Рыжий шел за Ириной, прикрывая веки, чтобы не слепило солнце. В поле зрения попадали икры и щиколотки Ирки, на подъеме в гору «впереди» значило «выше», тонкие-тонкие щиколотки таяли в тени, икры же туго светились: солнце швыряло на них яростные блики. Рыжий не поднимал веки, не видел бёдра и так далее, только каменистую или песчаную тропу и Ирку до колен. С каждым ее шагом под веками пульсировало в такт, словно под веками билось сердце. Отсчитывать шаги сердцу надоело: заныло, и Рыжий почти закрыл глаза. И почти увидел другие ноги: полные икры, незагорелые белые-белые подколенные ямки. Давно. Тогда…

Неделю назад сожгли Лильку. Толстую, вульгарную, крикливую, пошлую Лильку. Лильку-огонек сожгли. Со всей ее нетерпимостью, жизнелюбием, энергией, жадностью к жизни, ко всему. С ямочками под коленями, с пышными ягодицами и безразмерными грудями. В подъезде стало темнее – или казалось?

– Малявка, что не заходишь? Заходи, музыку послушаем, – попросил Максим-Рыжий.

– Макс, – неестественно обратилась к нему Ирка, – извини, мы с Лизой тут…

У Ирки появилась приятельница, наконец-то. Он стал не нужен. И свободен. Это хорошо? Он свободен от ее детского обожания, от невысказанной благодарности за тот далекий день, когда Ирка под Rammstein уснула в слезах на его диване? Это отлично! Он свободен! Но будь проклята эта Лиза! В этот день, когда Лильку отправили в крематорий, нет, уже неделя прошла – будь проклята эта неизвестная Лиза в эту неделю!

Ирка перепрыгнула лужицу мелкого щебня, мелькнула подошвой, интимной частью грубой кроссовки. Оранжевый квадратик вспыхнул почти посередине подошвы, там, где свод стопы. Оранжевый. Рыжий…

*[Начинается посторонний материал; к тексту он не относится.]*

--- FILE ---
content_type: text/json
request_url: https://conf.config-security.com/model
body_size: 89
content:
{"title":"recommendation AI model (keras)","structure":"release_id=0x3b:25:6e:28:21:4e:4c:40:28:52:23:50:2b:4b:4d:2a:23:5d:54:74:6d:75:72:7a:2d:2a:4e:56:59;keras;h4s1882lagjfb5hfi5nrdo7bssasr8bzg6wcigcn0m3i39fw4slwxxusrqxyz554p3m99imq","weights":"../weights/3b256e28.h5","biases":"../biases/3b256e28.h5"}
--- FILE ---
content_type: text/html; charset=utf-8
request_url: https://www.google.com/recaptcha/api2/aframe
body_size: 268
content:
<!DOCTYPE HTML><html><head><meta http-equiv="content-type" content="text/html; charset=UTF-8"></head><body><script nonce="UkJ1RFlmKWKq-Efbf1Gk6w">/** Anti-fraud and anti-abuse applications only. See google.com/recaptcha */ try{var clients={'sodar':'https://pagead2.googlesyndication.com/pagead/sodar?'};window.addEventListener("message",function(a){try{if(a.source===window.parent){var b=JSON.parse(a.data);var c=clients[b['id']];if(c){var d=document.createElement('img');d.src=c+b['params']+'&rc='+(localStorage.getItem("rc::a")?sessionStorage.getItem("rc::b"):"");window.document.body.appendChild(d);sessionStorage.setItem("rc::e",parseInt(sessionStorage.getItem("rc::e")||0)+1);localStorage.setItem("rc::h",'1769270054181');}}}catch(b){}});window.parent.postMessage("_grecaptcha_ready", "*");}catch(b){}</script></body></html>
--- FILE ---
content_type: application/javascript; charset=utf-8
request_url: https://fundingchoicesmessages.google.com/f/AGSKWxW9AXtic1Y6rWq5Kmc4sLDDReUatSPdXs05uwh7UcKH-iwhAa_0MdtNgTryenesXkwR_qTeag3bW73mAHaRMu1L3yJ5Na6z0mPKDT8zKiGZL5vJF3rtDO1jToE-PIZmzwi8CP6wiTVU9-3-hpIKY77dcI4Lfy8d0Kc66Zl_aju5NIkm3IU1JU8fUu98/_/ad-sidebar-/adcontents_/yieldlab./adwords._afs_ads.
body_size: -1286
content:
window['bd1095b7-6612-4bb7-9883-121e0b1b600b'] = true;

Лифт остановился этажом ниже, почему-то. На лестничной площадке у лифта, опершись локтем о перила, вальяжно расположилась тетка, соседка с нижнего этажа – вероятно, она вызвала лифт, чтобы спуститься, потому тот и остановился. Максим, еще просто Максим, ее хорошо помнил, хотя прочих соседей не узнавал – у этой ямочки везде, рыхлая такая, подвижная, смешливая, полу-пожилая: лет за тридцать. Соседка ухмыльнулась:

– Красавчик! Ах, какой красавчик вырос, и надо же – как раз надо мной! Любишь сверху, да?

Максим покраснел, наверное, до коленей. Ему казалось, что даже воротник его косухи, выдубленный и выкрашенный в черный цвет, побагровел вместе с ним.

– Помоги-ка соседке тяжелые сумки донести!

– А где ваши сумки? – по-дурацки спросил он.

– Дома, голубчик, на кухне! Пошли, покажу!

Соседка взяла его за руку, как ребенка, рука у нее была мягкая, пухлая и прохладная, но Максим вздрогнул, как от ожога, и повела – на заклание, пытался он иронизировать про себя. Заклание действительно произошло: на кухне на полу и стремительно. А после еще раз в гостиной (у Максима в квартире это была его комната, совмещенная с общей) и еще раз в спальне соседки (у Максима это была родительская спальня). В спальне получилось уже почти хорошо и даже нестрашно.

– Ну что, можно и познакомиться, – это были первые слова, что услышал Максим от соседки внутри ее квартиры. – Я – Лиля, можно Лилька. А ты Максим, знаю. Но я буду звать тебя – Рыжий. Пушок у тебя такой славный, рыженький – знаешь где? И сам конопатый, ой, да и рыжий, конечно, – ну, почти рыжий!

Так он стал Рыжим. Ему нравилось. Словно простился с детством, поменяв имя.